Jajangmyun – Korean/Chinese Black Bean Sauce Noodle
There are a few places that I know of in San Francisco that sells this delicious, shirt-staining-from-the-sauce-splatters dish: San Tung, So and Zazang Korean Noodle. Try it at one of these places if you have no idea what this dish is – they all make theirs a bit differently but you’ll get the gist. Then you can make it at home!
Second, you need noodles that are a bit thicker than ramen but skinnier than udon. Golden Produce on Church and Market sells these bags of fresh noodles.
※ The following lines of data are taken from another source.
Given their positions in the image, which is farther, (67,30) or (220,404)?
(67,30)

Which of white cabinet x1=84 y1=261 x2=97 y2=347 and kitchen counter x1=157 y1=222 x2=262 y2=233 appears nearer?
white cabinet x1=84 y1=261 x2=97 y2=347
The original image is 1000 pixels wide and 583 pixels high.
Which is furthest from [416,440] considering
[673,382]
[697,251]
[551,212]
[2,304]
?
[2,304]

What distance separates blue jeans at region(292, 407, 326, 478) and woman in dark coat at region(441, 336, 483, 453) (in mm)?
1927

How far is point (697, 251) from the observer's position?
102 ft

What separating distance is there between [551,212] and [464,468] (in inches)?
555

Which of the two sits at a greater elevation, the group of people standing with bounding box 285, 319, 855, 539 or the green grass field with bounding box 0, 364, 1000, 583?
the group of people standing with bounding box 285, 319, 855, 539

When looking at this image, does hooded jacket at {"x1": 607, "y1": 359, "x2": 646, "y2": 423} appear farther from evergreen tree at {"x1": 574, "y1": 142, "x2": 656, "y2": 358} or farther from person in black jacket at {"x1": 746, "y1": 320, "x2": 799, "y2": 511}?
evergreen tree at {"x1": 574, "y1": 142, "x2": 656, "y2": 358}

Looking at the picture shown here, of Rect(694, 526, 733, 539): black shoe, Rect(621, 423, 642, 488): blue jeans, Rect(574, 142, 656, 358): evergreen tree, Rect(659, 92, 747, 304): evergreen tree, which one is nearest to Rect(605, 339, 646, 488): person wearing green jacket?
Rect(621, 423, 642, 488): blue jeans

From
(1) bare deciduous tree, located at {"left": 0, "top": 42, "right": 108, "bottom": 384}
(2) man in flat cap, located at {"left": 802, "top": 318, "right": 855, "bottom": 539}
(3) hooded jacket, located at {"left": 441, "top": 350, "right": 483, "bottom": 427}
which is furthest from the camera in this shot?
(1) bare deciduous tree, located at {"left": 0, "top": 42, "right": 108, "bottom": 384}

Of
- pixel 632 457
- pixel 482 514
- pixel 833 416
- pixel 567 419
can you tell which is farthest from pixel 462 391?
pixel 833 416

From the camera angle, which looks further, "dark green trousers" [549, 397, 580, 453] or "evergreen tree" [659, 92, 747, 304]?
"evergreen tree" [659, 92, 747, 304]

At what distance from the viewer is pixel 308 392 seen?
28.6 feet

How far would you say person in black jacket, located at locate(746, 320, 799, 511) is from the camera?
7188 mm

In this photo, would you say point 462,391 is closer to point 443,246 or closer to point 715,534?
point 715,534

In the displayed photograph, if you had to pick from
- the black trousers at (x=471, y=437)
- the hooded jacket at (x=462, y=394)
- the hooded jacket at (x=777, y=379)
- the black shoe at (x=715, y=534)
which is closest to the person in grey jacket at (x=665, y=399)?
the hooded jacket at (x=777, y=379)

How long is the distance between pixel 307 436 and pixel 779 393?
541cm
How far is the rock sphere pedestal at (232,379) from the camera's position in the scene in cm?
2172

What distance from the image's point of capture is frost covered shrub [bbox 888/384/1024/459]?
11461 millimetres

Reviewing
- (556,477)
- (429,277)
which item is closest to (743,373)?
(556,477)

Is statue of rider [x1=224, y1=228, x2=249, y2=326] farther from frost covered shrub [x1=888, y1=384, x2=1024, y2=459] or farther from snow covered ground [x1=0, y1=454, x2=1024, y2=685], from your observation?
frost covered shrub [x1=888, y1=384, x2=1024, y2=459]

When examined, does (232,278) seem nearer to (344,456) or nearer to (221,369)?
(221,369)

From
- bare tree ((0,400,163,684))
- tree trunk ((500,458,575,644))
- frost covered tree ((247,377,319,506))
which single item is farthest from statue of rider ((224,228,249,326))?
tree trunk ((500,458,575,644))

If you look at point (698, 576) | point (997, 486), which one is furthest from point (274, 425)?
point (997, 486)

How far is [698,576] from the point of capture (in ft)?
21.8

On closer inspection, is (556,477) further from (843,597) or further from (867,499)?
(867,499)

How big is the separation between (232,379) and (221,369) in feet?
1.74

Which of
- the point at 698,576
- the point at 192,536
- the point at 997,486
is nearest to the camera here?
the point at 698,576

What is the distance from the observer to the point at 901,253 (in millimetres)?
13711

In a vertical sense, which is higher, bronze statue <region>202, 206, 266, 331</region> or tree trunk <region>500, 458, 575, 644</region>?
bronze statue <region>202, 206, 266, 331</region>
Now you’re ready for the other stuff:
1 Onion, diced
1 Carrot, diced
1-2 Zucchini, diced
Julienned cucumber for topping
2 tbspn Corn Starch mixed with 2 tbspn warm water
2 tsp Sugar mixed with 1 cup water
5 tbspn Black Bean Sauce
– Use a large sauce pan to saute black bean sauce in some olive oil for a about 3 minutes until it gets thicker
– Add carrots, onions, zucchini and saute until ingredients combine and the veggies are almost cooked
– Add sugar/water and let ingredients combine a bit further
– Add corn starch/water to thicken the sauce
– Simmer sauce to thicken- add a bit of water if it gets too thick or more corn starch if it’s too runny
– Boil noodles, add to a bowl, top with sauce and cucumber
I added some tofu to mine to get some protein and to make it vegetarian. You should add diced pork and shrimp to yours to make it meaty and amazing -just saute this separately and add with the onions.